> _DIRECTIONS_:
(1) Answer these questions from the article on Autism Speaks at Northwestern:
(a) How many founding members started the group, and how long ago?
(b) Who is the group's president?
(c) Where were the assembled puzzle pieces displayed?
(2) Pick up the article on Autism Speaks at Northwestern after its final sentence and continue it.

> _EXTRACT TO READ_:

========================

Profile:Michele Moses from Autism Speaks Northwestern Listens

Allison Lasher

United by four founding members a little less than two years ago, Autism Speaks has continued to make strides in creating awareness across campus and the community. The group’s central focus is educating the surrounding area and bringing autism to the forefront of people’s minds.

As Autism Awareness month has kicked into gear, the group is working hard to advocate across campus throughout April.

“No. 1 overall is [to] have everyone know about autism, know what it is, that it’s a very prevalent disorder, and that there is no certain cause or cure,” said Eric Yarnik, Weinberg ’13, president of Autism Speaks.

The club puts on a number of fundraising and awareness events through out the year to help accomplish that goal. While the group is busy year-round, spring quarter brings forth their busiest month. Autism Speaks kicked off its April efforts with the Light It Up Blue campaign. The entire campus was bathed in the organization’s color including blue desserts in dining halls, lights at Deering Field, and even the traditionally purple clock tower. That week, Yarnik was proudest to see “the Northwestern community show support.”

This year, rather than solely making the campus aware of autism, the group made its first effort to get campus-wide involvement for the campaign. Members gave students the opportunity to decorate puzzle pieces that were then assembled and displayed in Norris.

========================

[Stored data]
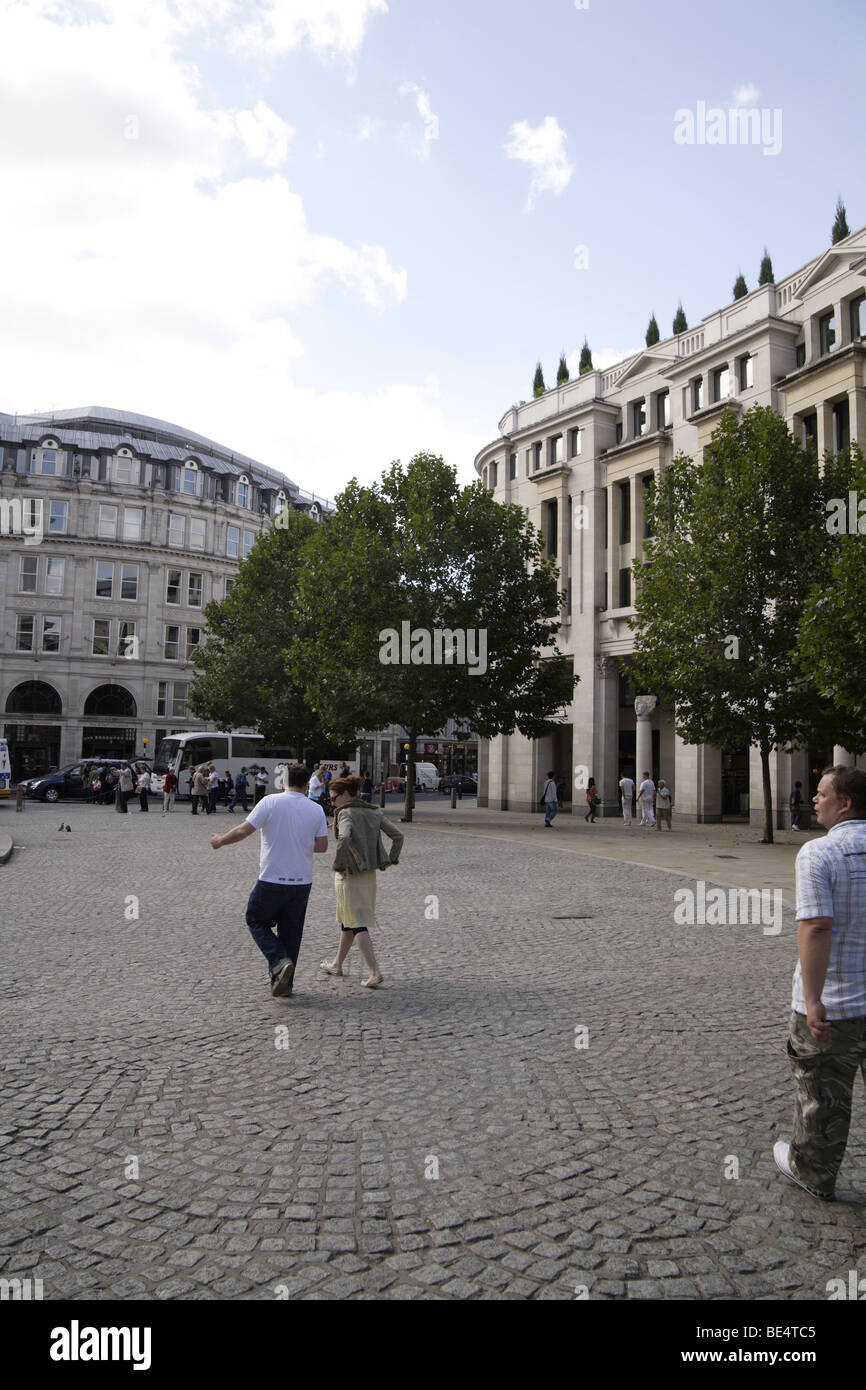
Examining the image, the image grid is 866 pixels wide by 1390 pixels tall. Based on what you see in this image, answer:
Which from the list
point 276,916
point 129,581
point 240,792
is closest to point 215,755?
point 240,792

========================

> _RESPONSES FOR EACH TASK_:
(1)
(a) Four founding members, a little less than two years ago.
(b) Eric Yarnik, Weinberg '13.
(c) In Norris.

(2)
Vice President of On-Campus Outreach Anoki Shah (SESP ’14) described the effort as “a great way to get a lot of campus involved.” The project drew support from many students for the first time, in the end creating an “eye catching and colorful display.”

With diagnosis rates increasing, the group feels there is a growing need for advocacy, awareness and research. Shah reported that diagnoses used to occur in “one out of every 100 [people], and now it’s one in 80.”

Shah described the direct link she sees between awareness and treatment options. “The more people we make aware, the more people can get diagnosed and get the right help.”

In addition to the groups on-campus work, Autism Speaks has introduced a community component to their efforts. The group partnered with Have Dreams, an autism agency in Evanston, to have a stronger hands-on effect. Together, Autism Speaks and Have Dreams are planning a luau for high school students with autism in place of a traditional homecoming dance. The group is volunteering their time to make decorations, bring food, and play games with the students.

Their major spring fundraising event is happening Thursday, April 12. A Cappella for Autism will feature the Treblemakers, Brown Sugar, and Phi Mu Alpha, among others. Proceeds from the event will benefit the Autism Speaks team on May 12 in the Walk Now For Autism Speaks in Chicago. For Yarnik, Autism Speaks spring efforts are about the “board, members, and community coming together, culminating in the walk in early May.”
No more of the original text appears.